Exactly how this will affect the number out of work cannot be known, in spite of the ESRI forecast of 17% unemployment by the end of next year. They may well be right, but the exact figure will depend on the level of emigration, including the tens of thousands of East Europeans who have been working here in recent years who will decide to go back home.
So far, most of them appear to be staying, since welfare benefits here are so much higher than they are on the other side of Europe.
Built into the ESRI figure of 17 percent unemployment here next year (which would equal the jobless peak in Ireland in 1986) is the assumption that there will be emigration of 60,000 over the two years (2009/2010).
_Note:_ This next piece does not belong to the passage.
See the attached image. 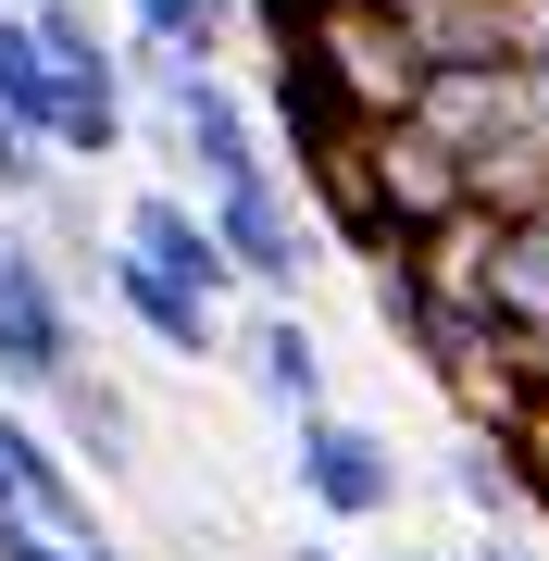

Which is why I was saying here a few weeks back that you are going to see a lot more young Irish in the U.S. in the year ahead.
Last weekend, the European Union said that the Irish government was still taking an optimistic view and that the recession in Ireland would be deeper and last longer than in the rest of Europe, with the possible exception of one or two East European countries. And they agreed with the ESRI's gloomy forecast about soaring unemployment here.
Why is the recession so much worse in Ireland? How long have you got?
I could fill the rest of this paper with the explanation. But let me hit a few nails on the head for you.
1. During the boom, construction was 15 percent of the Irish economy's total output (GDP). We were building almost half as many houses each year as the whole of Britain where they also had a property boom, but they have a population of 60 million, 10 times bigger than ours.
Now our property market has collapsed, leaving a huge overhang of unsold houses and a huge hole in tax revenues and spending power here. The recession is now deeper here because we were much more dependent than other European countries (or the U.S.) on the construction sector.
2. There is a 2o percent fall in the value of sterling, the currency in which Irish-owned firms do 80 percent of their foreign business.
3. Because the Irish economy is so open and so dependent on exports, the international downturn has hit us harder.
4. The boom here led to a huge increase in wages and costs, so that costs in Ireland are now way out of line with other parts of Europe.
That's why companies like Dell are now pulling out and heading for Poland and elsewhere. On top of the property collapse, this has made the recession here deeper than elsewhere.